Evolution of the Tharsis region of Mars: insights from magnetic field observations

Mars Global Surveyor (MGS) observations of crustal magnetic fields over Tharsis provide new constraints on models for the thermal and magmatic evolution of this region. We analyze the distribution of magnetic field anomalies over Tharsis surface units of Noachian, Hesperian and Amazonian age. These data suggest that early Noachian crust underlies the Tharsis province, and formed contemporaneously with the existence of a martian dynamo. This crust either pre-dates the formation of Tharsis, or formed during the earlier phases of Tharsis volcanism. The preservation of strong magnetic field anomalies over some of the earliest Noachian and topographically high units, together with the observation of magnetic field anomalies over Hesperian- and Amazonian-age surface units, indicate that a large fraction of the magnetized crust has remained cool (below the blocking temperature of the magnetic carrier) throughout the construction of Tharsis.

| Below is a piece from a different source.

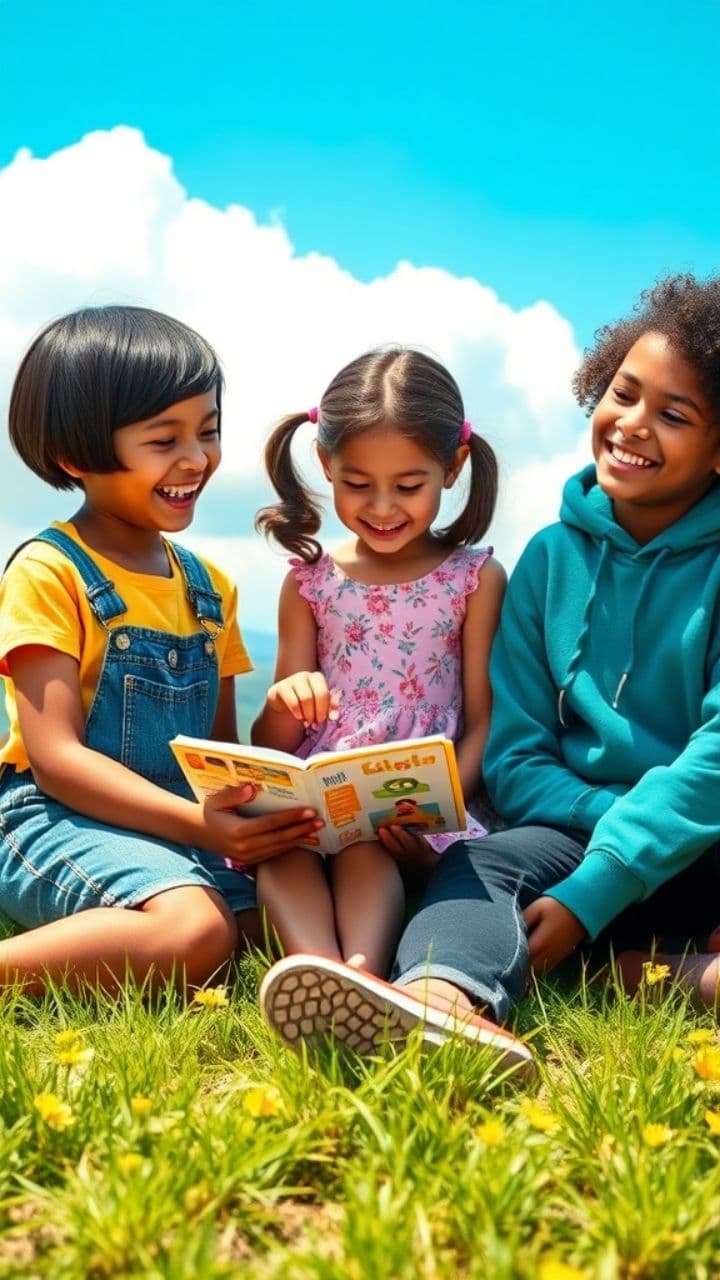 Alltiga: Lecah, Leyka, Leysia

Moreover, the distributions of magnetic anomaly amplitudes over Noachian, Hesperian, and Amazonian surface units suggest that the youngest units overlie sites of prolonged intrusion and have undergone a greater extent of thermal demagnetization. The absence of magnetic anomalies around the Tharsis Montes and Olympus Mons argues for strong, localized heating, as would be expected at volcanic centers. We show that end-member models for progressive thermal demagnetization of a Noachian magnetized crustal layer are consistent with the anomaly amplitude distributions. We integrate the magnetic field observations with constraints from tectonics, gravity, and topography, and present a revised scenario for the evolution of the Tharsis region.